BEGIN Source passage

MIQCO in R Gurobi

[Patrik Waldmann]

Dear Gurobi users,

I want to perform Mixed Integer Quadratic Constrained Optimization (maximization) of a relatively large problem in R Gurobi. My problem is as follows:

Max: x^t*c

with constraints:

x^t*Q*x <= k

x_i = {0,1}

where c is a vector of length N, k is a constant, Q a quadratic dense matrix of size N x N, and x is the vector of intergers to be optimized. Note that N is on the order of 3000 to 4000. Is this model possible to fit in R Gurobi? Could someone help with coding since I'm very new to Gurobi.

Best,

Patrik Waldmann

Swedish University of Agricultural Sciences

[Sonja Mars]

Hi Patrik,

You might want to take a look at our R examples. You can find them in the Gurobi installation directory in the examples folder. Additionally, we have them on our website:
https://www.gurobi.com/documentation/6.5/examples/r_examples.html

For example, here you can find a simple MIP model:
https://www.gurobi.com/documentation/6.5/examples/mip_r.html
and here is a model with quadratic constraints:
https://www.gurobi.com/documentation/6.5/examples/qcp_r.html

Best regards,
Sonja


----
Dr. Sonja Mars
Gurobi Optimization - Technical Support

[Patrik Waldmann]

Hi,

I do understand that integer constraint is obtained with: model$vtype      <- 'B'

but the quadratic constraint example doesn't help very much.

END Source passage
BEGIN The data

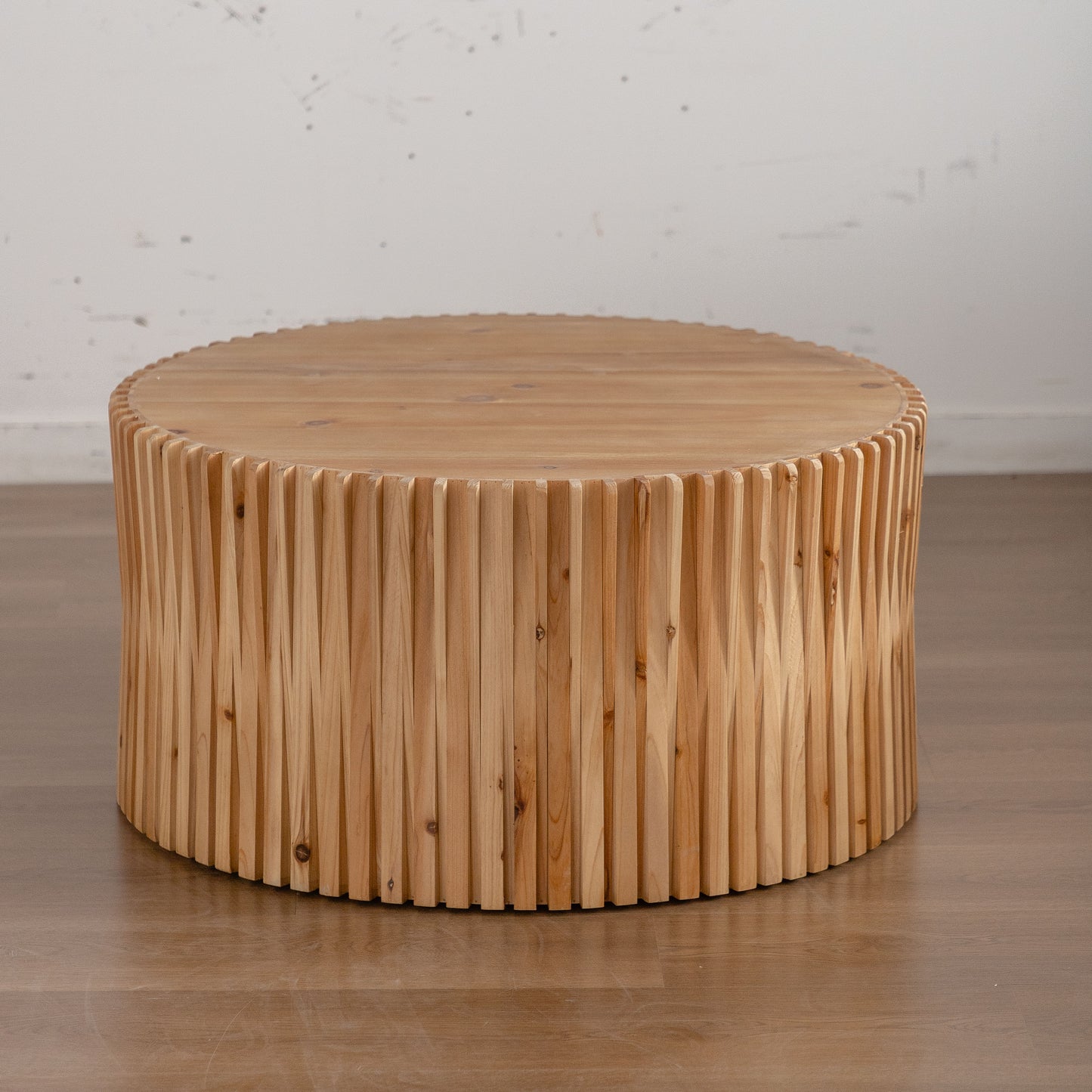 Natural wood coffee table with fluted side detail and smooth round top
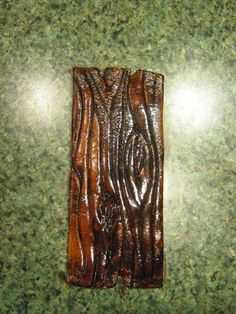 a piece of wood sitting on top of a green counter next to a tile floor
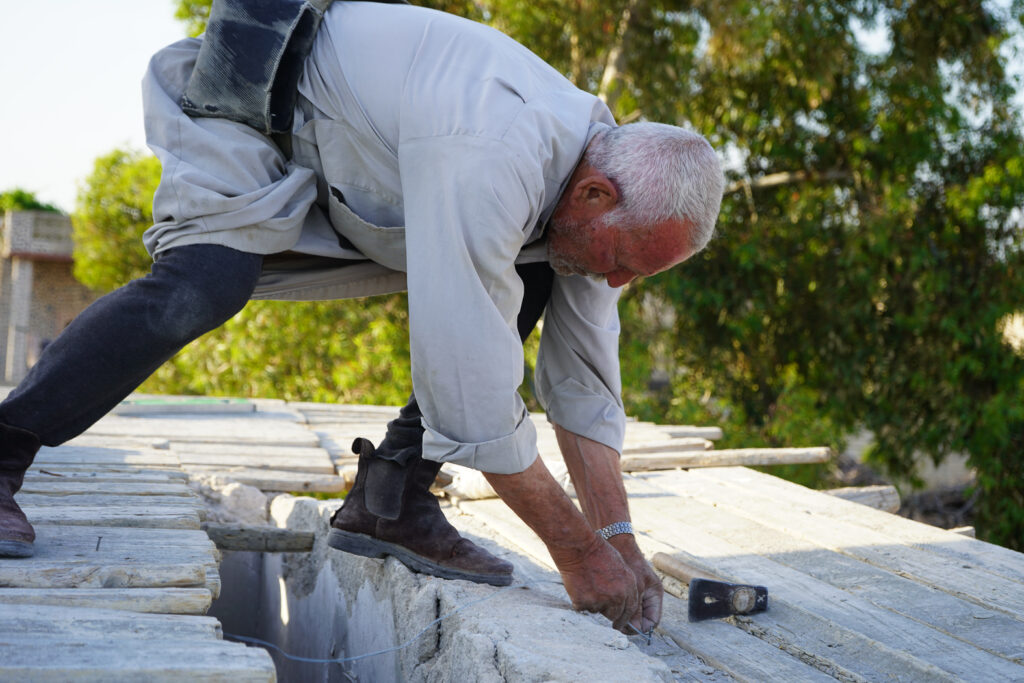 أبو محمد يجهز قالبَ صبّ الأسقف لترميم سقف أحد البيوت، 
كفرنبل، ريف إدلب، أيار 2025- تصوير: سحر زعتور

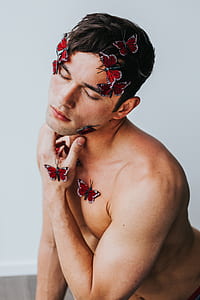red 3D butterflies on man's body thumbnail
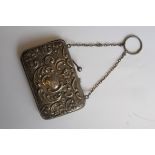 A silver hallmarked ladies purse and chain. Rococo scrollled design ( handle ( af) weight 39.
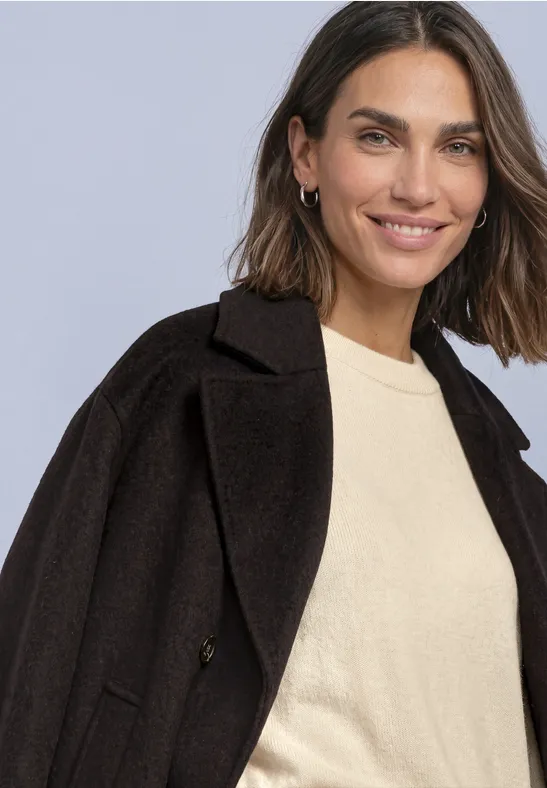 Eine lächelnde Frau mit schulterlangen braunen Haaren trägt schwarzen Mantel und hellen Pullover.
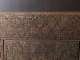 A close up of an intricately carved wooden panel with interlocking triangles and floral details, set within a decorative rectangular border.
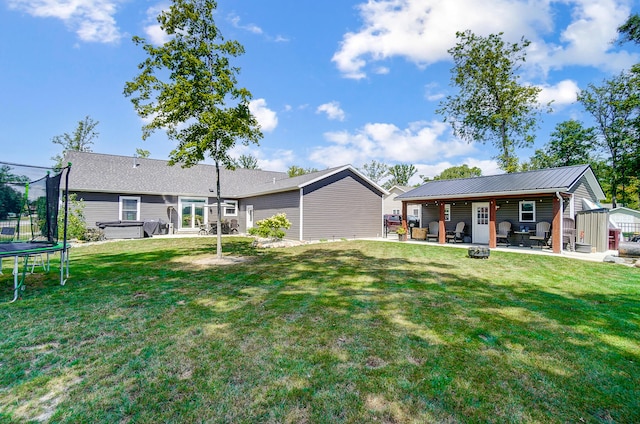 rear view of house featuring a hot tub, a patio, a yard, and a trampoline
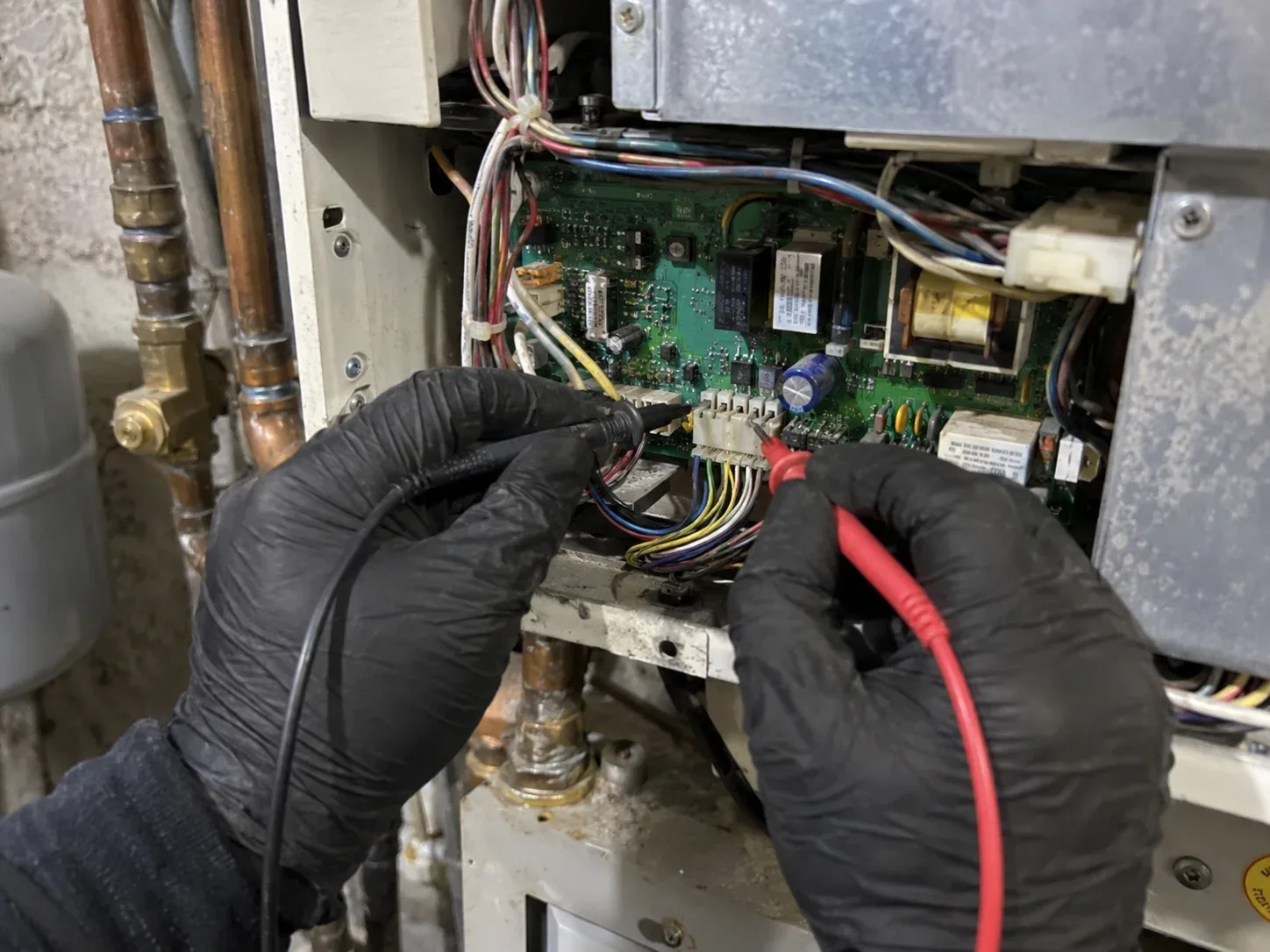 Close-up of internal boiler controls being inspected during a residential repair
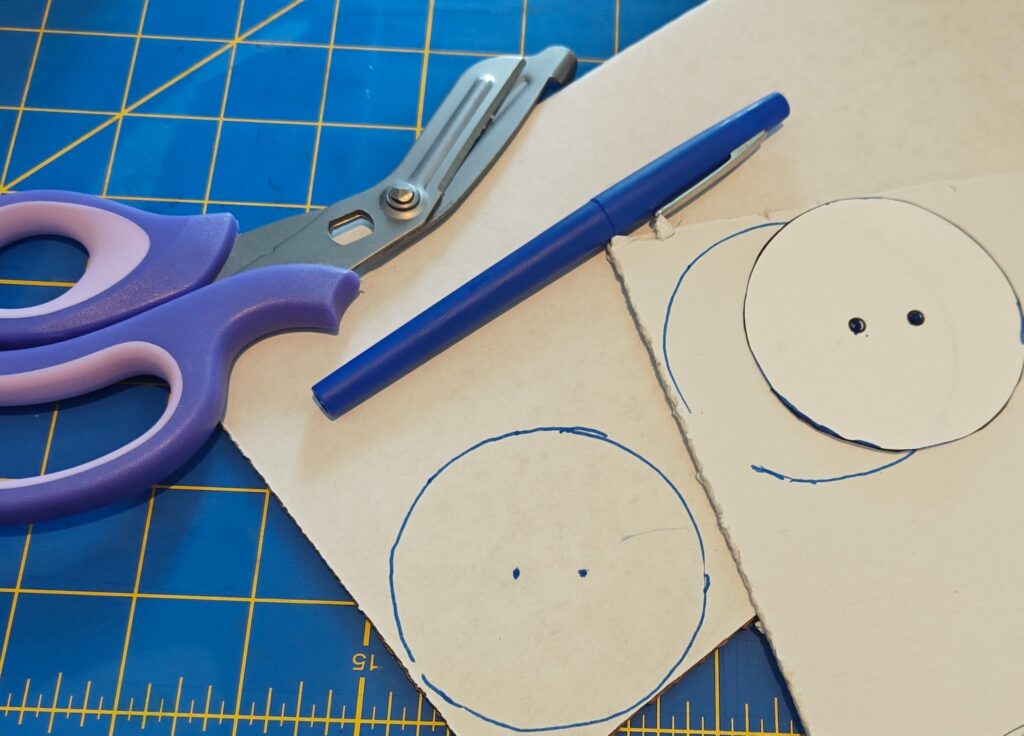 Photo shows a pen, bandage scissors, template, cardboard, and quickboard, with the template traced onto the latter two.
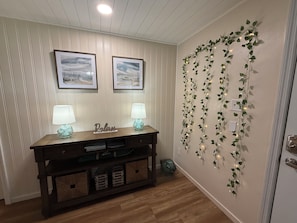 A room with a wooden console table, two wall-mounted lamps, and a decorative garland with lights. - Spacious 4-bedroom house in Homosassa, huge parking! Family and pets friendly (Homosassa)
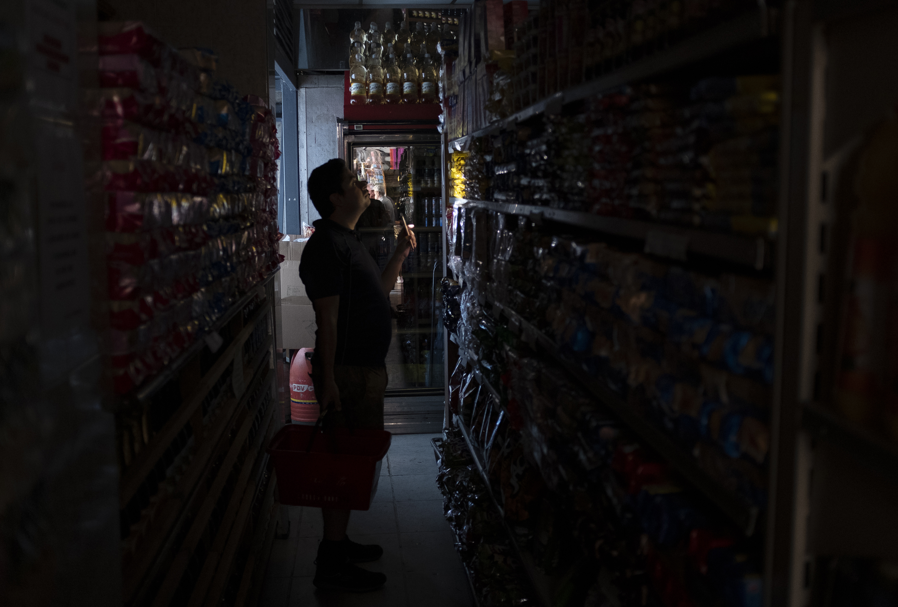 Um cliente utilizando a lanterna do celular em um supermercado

END The data

## Description of the task:
Output the R Gurobi forum thread above verbatim, from "I want to perform" up to and including "new to Gurobi.".

## Exercise solution:
I want to perform Mixed Integer Quadratic Constrained Optimization (maximization) of a relatively large problem in R Gurobi. My problem is as follows:

Max: x^t*c

with constraints:

x^t*Q*x <= k

x_i = {0,1}

where c is a vector of length N, k is a constant, Q a quadratic dense matrix of size N x N, and x is the vector of intergers to be optimized. Note that N is on the order of 3000 to 4000. Is this model possible to fit in R Gurobi? Could someone help with coding since I'm very new to Gurobi.